Monday 24 November 2014

Rory's Wood


Rory's Wood is one of the best places in the Reserve to hear a nightingale in spring, but in winter, what is there to see?

Every year at this time Rory's family gathers to remember his birthday and to do some management in the wood. I am always amazed at the diversity we have created there in quite a short time. It used to be a Turkey-oak monoculture with almost no understory, but a lot of other native trees have been planted and the Turkey-oaks have all gone.

The result is that a lot more light now penetrates the wood and so the field layer and the understory have greened up. Meanwhile, the felled oaks have rotted away to provide a medium for a myriad of mushrooms. I have never seen such an amazing array of fungi as I did on Sunday. In the rain, Rory's Wood looked like a dripping, mossy rain-forest from Washington State.

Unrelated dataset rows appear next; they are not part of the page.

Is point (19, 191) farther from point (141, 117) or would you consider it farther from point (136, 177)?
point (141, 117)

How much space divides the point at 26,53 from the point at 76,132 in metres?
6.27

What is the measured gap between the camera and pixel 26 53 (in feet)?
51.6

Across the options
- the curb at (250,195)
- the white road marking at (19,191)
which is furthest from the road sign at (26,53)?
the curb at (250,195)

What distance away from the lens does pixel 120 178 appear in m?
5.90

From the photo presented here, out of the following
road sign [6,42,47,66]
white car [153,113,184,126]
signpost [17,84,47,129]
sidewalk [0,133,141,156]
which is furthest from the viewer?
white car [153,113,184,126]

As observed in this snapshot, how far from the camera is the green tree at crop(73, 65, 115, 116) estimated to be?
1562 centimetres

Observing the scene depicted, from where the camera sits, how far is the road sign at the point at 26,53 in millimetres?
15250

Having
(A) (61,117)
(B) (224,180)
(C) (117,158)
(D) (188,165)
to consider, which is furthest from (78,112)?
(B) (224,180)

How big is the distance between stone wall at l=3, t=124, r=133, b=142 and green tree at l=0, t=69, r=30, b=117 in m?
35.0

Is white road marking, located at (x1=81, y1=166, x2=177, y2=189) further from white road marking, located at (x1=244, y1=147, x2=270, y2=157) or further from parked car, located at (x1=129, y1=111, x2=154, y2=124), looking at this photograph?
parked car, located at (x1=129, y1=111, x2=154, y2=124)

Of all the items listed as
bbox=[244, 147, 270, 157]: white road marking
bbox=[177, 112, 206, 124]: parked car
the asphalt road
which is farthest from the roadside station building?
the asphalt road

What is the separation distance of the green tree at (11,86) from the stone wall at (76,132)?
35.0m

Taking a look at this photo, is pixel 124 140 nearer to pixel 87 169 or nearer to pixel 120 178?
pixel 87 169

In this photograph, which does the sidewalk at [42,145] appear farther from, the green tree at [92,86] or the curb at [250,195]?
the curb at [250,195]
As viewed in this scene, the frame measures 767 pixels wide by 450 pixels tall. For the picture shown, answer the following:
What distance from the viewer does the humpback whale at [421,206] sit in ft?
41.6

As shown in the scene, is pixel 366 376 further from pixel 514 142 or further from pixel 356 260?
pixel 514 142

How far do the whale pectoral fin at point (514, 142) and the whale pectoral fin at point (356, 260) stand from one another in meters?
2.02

During this years work-party it rained continuously and so my camera misted up, but I still managed to get a few snaps before my mobile phone insistently beeped in "outdoor mode".  I picked up a call from the Voluntary Wardens in the Visitors' Centre regarding a break-in in progress at the yard where we keep all our gear. I gathered a posse of two (almost) able bodied men and set off in swift pursuit.

We met a convoy of cars and prepared to do battle, only to find that they contained a team of volunteers on a Sunday work party that was organised by the Friends.  Red faces all round! Frankly, I was relieved, as my posse was more concerned with finding a nice public lavatory. Us old guys have to consider our prostates before we go into a full-on rumble. All the same, we are up for it. Just bring it on! Grrrr.


The real reason for our work party was that I applied for a grant from the Forestry Commission (now ominously termed "Forest Enterprise" (It sounds like the sort of wooden ship that turns over and sinks off the Dutch coast). I succeeded in the application and was all set up to plant 1000 hazel trees when I was told that the money had run out. This is actually a relief because 1000 trees is an awful lot to plant on a small site. We settled for 100.

No doubt the squirrels and jays will be pleased, but, if we had a decent density of hazels, maybe dormice could move in?